新型 MacBook Air が、発売初日から飛ぶように売れている。

その一方で、こんなニュースが飛び込んで来た。

シャープの「Mebius(メビウス)」ブランドは消えるのか、パソコン事業撤退報道を受けて問い合わせてみた(GIGAZINE) - livedoor ニュース
GIGAZINE編集部でシャープの広報室に問い合わせたところ、シャープから「今後は、従来のハードを中心としたパソコン事業から脱却し、ハードとコンテンツ配信を融合させた当社ならではのGALAPAGOS事業を展開していきます」というコメントが寄せられました。

これでは考えざるを得ない。

なぜ、 Sharp は Muramasa を育てられなかったのか、と。

これがなかったからとしかいいようがない。

back-to-the-mac

Mebiusというブランド名に反して、輪がなかったのだ。

MebiusはMebius、AquosはAquos。ケータイのワンセグにこそAquosという名前をつけているけれど、名義貸し以上の意味はユーザーからは見えない。
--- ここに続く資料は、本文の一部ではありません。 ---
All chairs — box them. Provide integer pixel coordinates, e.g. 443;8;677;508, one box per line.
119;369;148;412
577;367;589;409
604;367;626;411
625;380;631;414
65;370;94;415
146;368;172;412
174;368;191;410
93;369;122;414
つながりに欠けるのは事業単位という空間方向に留まらない。その点において、時間方向はさらにひどい。ほんと出したらそれっきりという感じで、次が見えない。MebiusもZaurusもNetwalkerも。

いくらとんがった面白い製品を出しても、これではユーザーは根付かない。

これはSharpに限らず、日本の、いや、Apple以外のメーカーに共通した宿痾ではないか。

Apple以外のヴェンダーは、製品を売っている。製品とはゴールであり、終着点であり、あとはそれがどれだけ売れるかが勝負だ。

Appleだけが、道具を売っている。道具とは過程であり出発点であり、本当の勝負はそれが売れてからどう使われるかだ。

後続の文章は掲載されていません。